The Hurt Locker is the story of a three-man American bomb disposal unit in the Iraqi War. It won six Oscars, including best picture and best director for Kathryn Bigelow, the first woman ever to win that award. The movie is an extremely tense drama and powerfully depicts the emotional and psychological stress on the men. The portrayal of Staff Sargent William James, the risk-taking “cowboy” leader of the unit ably performed by Jeremy Renner, has been criticized by many veterans as being the last kind of person that should be the leader of a bomb squad. While true, this criticism fails to appreciate one of the main themes of the movie, which begins with the quotation “War is a drug” taken from Chris Hedges’ book War Is a Force that Gives Us Meaning.” One of the tragedies of war is that the violence and tension are addictive. Sargent James appears to be not a hero or a patriot so much as someone who is enslaved to the adrenaline rush of danger. It’s the one thing that he truly loves.
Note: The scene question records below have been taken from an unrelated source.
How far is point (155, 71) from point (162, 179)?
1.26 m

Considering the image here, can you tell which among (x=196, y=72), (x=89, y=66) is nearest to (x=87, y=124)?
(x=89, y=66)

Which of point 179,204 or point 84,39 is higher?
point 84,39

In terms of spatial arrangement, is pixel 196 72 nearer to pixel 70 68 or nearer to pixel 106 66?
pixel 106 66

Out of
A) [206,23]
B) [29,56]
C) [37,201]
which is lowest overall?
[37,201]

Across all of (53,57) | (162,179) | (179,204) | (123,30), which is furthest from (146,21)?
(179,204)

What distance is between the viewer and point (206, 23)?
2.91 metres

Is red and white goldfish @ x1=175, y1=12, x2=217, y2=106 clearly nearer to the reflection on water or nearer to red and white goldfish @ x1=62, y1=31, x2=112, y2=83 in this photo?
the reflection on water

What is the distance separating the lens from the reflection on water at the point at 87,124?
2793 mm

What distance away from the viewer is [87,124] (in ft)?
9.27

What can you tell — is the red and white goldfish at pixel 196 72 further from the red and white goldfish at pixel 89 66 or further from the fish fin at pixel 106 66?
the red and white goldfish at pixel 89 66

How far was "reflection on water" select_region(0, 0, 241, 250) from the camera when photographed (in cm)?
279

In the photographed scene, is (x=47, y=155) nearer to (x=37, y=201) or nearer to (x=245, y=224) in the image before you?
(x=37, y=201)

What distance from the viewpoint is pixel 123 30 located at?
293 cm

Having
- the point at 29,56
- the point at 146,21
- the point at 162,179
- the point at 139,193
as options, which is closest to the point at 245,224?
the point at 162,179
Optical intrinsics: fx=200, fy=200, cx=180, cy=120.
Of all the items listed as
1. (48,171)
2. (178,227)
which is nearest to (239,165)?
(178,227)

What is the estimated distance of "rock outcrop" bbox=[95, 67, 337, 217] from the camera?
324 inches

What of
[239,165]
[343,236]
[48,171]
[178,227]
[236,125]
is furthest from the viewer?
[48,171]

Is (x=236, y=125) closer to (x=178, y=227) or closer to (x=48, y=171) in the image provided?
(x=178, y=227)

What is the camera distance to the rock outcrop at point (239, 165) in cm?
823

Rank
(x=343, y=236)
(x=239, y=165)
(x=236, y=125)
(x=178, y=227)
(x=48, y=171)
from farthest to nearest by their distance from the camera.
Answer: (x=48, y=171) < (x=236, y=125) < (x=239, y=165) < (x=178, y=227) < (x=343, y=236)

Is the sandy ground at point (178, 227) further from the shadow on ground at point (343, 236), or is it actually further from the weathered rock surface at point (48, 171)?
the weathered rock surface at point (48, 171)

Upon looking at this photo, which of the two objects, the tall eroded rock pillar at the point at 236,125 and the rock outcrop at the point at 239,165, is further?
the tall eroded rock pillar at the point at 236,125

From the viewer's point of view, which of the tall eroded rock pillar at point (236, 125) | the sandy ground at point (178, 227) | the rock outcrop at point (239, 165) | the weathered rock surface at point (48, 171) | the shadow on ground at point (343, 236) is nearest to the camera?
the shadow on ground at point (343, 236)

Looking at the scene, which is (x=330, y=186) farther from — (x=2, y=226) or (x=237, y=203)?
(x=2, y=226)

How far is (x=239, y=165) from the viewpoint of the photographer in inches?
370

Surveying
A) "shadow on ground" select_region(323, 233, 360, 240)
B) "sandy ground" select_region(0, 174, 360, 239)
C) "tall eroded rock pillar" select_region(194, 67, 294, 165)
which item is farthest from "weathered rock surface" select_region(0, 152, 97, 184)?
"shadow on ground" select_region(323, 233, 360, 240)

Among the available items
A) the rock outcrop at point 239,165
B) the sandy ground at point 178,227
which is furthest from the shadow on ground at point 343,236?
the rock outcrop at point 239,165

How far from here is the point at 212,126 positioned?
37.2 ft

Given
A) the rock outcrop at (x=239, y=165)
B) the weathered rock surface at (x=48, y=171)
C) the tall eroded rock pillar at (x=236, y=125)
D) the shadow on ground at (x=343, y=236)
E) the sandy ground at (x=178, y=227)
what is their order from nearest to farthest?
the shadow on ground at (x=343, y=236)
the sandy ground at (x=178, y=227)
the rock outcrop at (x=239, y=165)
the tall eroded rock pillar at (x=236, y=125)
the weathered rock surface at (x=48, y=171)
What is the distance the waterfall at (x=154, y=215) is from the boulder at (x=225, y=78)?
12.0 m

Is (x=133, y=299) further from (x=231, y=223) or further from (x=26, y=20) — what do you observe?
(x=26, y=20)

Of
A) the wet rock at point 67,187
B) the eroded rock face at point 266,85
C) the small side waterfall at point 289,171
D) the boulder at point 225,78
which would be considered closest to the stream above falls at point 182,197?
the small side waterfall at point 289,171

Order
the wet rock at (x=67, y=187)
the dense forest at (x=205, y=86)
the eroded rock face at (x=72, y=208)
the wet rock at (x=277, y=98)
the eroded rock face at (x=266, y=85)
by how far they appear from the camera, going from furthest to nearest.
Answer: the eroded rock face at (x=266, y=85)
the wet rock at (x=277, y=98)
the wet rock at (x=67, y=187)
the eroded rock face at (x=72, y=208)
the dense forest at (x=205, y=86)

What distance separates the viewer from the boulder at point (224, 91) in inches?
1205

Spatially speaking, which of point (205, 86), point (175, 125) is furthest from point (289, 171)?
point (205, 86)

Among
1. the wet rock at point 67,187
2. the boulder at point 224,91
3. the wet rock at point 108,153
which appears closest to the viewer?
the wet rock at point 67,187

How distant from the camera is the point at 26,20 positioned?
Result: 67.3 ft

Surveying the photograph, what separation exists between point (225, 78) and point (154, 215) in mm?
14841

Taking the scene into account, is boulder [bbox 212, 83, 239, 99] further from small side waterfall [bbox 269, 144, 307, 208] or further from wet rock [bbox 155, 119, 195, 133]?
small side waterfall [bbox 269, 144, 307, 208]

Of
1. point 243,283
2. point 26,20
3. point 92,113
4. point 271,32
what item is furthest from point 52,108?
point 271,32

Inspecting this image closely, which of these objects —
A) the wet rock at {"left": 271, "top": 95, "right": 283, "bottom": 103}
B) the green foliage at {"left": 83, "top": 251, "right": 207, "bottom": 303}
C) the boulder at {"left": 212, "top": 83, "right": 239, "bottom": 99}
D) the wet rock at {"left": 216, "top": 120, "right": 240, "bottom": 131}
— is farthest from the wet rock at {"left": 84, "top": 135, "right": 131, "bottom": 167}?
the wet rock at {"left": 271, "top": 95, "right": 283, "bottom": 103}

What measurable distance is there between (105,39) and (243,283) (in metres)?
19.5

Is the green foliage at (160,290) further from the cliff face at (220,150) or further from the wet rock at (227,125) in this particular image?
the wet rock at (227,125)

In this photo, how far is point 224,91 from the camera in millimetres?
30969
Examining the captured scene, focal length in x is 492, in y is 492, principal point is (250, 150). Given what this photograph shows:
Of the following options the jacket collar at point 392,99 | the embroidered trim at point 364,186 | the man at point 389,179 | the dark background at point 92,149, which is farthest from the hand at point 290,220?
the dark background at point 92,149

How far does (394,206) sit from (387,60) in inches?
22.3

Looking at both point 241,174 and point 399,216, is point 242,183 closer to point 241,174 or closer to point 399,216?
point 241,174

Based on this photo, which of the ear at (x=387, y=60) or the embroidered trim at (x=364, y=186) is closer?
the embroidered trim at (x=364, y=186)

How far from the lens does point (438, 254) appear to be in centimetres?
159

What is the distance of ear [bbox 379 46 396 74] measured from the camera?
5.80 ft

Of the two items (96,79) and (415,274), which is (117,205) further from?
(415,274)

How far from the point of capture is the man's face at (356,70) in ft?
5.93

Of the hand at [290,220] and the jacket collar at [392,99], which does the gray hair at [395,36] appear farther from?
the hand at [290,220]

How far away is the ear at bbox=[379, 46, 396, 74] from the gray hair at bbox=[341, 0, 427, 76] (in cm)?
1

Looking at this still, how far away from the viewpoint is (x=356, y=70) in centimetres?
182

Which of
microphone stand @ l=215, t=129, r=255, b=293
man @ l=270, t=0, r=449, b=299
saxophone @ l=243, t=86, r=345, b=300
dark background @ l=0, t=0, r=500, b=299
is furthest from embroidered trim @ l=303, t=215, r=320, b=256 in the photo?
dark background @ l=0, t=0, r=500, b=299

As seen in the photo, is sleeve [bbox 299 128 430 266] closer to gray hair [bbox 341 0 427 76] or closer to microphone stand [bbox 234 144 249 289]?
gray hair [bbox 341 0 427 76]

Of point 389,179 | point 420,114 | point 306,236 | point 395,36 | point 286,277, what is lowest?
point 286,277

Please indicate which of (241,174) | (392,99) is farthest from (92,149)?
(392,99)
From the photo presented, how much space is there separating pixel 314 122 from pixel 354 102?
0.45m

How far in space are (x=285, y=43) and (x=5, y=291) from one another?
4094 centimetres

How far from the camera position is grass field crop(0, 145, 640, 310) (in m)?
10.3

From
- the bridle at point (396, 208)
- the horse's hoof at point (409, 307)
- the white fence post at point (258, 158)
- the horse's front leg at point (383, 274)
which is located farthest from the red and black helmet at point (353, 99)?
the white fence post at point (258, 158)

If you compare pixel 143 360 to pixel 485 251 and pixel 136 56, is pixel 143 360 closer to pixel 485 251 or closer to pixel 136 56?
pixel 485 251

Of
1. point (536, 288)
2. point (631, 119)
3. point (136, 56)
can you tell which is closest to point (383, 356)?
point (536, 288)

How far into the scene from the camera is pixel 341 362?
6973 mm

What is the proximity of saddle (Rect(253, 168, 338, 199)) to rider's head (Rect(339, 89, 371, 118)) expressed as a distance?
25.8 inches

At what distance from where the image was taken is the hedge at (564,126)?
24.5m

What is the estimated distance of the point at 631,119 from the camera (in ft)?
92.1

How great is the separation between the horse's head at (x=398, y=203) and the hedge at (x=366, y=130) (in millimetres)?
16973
Zero Dark Thirty, also directed by Kathryn Bigelow, won one Oscar and was nominated for four others, including best picture. The plot concerns the ultimately successful American efforts to kill Osama bin Laden. The graphic portrayal of torture, which resulted in important information leading to the success of the mission, has stirred up quite a bit of controversy on two accounts. First, it is claimed that the film is historically inaccurate because information derived from torture was not crucial to the assassination of bin Laden. Related is the criticism that the film was a politically motivated apology for the use of torture. Whatever the legitimacy of these claims, they once again show how political heat leads to foggy critical appreciation. Maya, the CIA intelligence analyst, played by Jessica Chastain in an Oscar-nominated role, is obsessed with getting bin Laden. It is literally her whole life. At the end of the film the pilot of the plane asks her where she wants to go. She has no answer. Whatever one thinks of the validity of her mission, Zero Dark Thirty does leave us with questions concerning what we dedicate our lives to. Maya has lived ensuring the bin Laden got his just desserts, but once he is dead it seems as if her life is over too—another victim of war.
Finally, Argo, which won three Oscars, including best picture over Zero Dark Thirty, weaves a compelling tale of the rescue of six American embassy workers who were given shelter in the Canadian ambassador’s home after having escaped from the embassy when it was taken over by the Iranians. Without a doubt Argo is the most entertaining of these four pictures. Its thrilling final segment on the escape literally had me on my feet. Unfortunately, the movie lacks the depth of the other three and can be justly criticized for historical inaccuracies. Those thrilling and tension-packed scenes at the end are fictional. While much leeway should be allowed for artistic license, there was no justification for the misrepresentation of the British and the New Zealand embassies. In the film they are said to have turned the Americans away, when in fact they took great risks to help the Americans hide and escape. This hurtful lie adds nothing to the dramatic effect of the film.
All four of these movies are worth watching, but especially the first three because of their effective presentation of the moral challenges of war to societies and individuals. The Battle of Algiers is especially recommended because of how it gives us a glimpse into the justifiable rage that many Muslims often feel towards Westerners and how that rage leads to a murderous extremism that dehumanizes them and their victims.
[1] Cited in Wikipedia, The Battle of Algiers.